Inline script metadata is from PEP 723 and embeds dependency information into the top of a .py file. It's for the case of "I have this single Python script that uses a third-party package like Requests and I just want it to work without telling people to set up the virtual environment and get the right pyproject.toml/requirements.txt file." It's not a publish-ready script, you just want to hand something to a coworker to run real quick.
Inline metadata looks like this:
# /// script
# dependencies = [
# "requests<3",
# "rich",
# ]
# requires-python = ">=3.11"
# ///
Inline metadata comes after the shebang line and can come after the encoding comment.
uv can create a stub script with inline metadata: uv init --script example.py
You can add the info for the "requires-python" and "dependencies" sections too: uv add --script example.py 'requests<3' 'rich'
Note the difference between uv init --script and uv add --script here.
If you aren't in a virtual environment or have one set up, uv run can make it for you: uv run --with rich example.py (or with versions with uv run --with "rich>12,<13" example.py.
uv add --script can add dependencies to the inline metadata section, while uv remove --script removes them. It only affects the .py file's inline metadata section, it doesn't change pyproject.toml or any other files.

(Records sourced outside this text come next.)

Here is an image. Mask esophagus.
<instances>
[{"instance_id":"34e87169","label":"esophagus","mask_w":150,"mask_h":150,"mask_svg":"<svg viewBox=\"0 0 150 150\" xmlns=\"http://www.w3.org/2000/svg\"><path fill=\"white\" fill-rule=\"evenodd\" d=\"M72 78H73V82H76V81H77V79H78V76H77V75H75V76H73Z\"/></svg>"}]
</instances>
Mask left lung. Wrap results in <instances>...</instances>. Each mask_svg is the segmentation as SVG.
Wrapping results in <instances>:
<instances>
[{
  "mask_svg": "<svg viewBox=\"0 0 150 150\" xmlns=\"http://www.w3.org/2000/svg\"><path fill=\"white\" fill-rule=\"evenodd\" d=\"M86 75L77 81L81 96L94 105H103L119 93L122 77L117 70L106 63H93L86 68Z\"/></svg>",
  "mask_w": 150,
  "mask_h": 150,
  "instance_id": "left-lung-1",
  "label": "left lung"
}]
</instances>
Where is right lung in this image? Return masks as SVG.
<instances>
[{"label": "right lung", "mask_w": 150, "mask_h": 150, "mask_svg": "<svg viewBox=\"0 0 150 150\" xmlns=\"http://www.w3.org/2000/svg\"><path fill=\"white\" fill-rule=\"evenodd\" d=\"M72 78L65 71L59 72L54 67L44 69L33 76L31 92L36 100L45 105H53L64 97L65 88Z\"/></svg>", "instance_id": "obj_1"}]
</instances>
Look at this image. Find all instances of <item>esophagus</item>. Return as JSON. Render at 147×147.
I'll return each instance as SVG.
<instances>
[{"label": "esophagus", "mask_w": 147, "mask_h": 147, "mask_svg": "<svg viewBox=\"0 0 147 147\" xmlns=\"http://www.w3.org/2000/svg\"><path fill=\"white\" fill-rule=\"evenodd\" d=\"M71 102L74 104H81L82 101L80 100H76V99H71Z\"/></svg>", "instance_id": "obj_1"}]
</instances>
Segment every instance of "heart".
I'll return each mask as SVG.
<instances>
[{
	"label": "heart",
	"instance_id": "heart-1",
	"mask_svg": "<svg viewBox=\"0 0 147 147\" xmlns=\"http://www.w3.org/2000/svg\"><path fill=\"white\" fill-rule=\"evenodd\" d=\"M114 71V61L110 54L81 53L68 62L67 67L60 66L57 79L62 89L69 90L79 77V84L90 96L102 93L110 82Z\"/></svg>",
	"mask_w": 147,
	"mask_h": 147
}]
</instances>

uv add and uv remove add/remove dependencies to a project.
Project Management with uv
A "project" in this case means a Python package that has a pyproject.toml file. uv init creates a stub project. uv add and uv remove add/remove dependencies to the pyproject.toml file.
The first time you run uv add to add a dependency to the project, uv also creates the .venv folder and uv.lock file.
NOTE: You can also specify URLs as dependencies, just like pip: uv add git+https://github.com/psf/requests
uv version will display your project's version, as it appears in the pyproject.toml file. Neat little shortcut.
Running Tools with uv
uvx can (like pipx) install and run tools. The most common case is running ruff without having to jump through hoops to install and set it up in a virtual environment. uvx handles that for you.
uvx is a shorthand for uv tool run. It's installed at /opt/homebrew/bin/uvx on my machine.
uvx ruff check example.py will run ruff on example.py.
Conclusion
There's a lot more to uv, but this is the basics. I still recommend learning about the venv package and pip tool in vanilla Python. It's not that complicated and I covered them in my slides for a PyTexas 2025 tutorial. But uv lives up to its hype as a tool that is fast, simple, and convenient.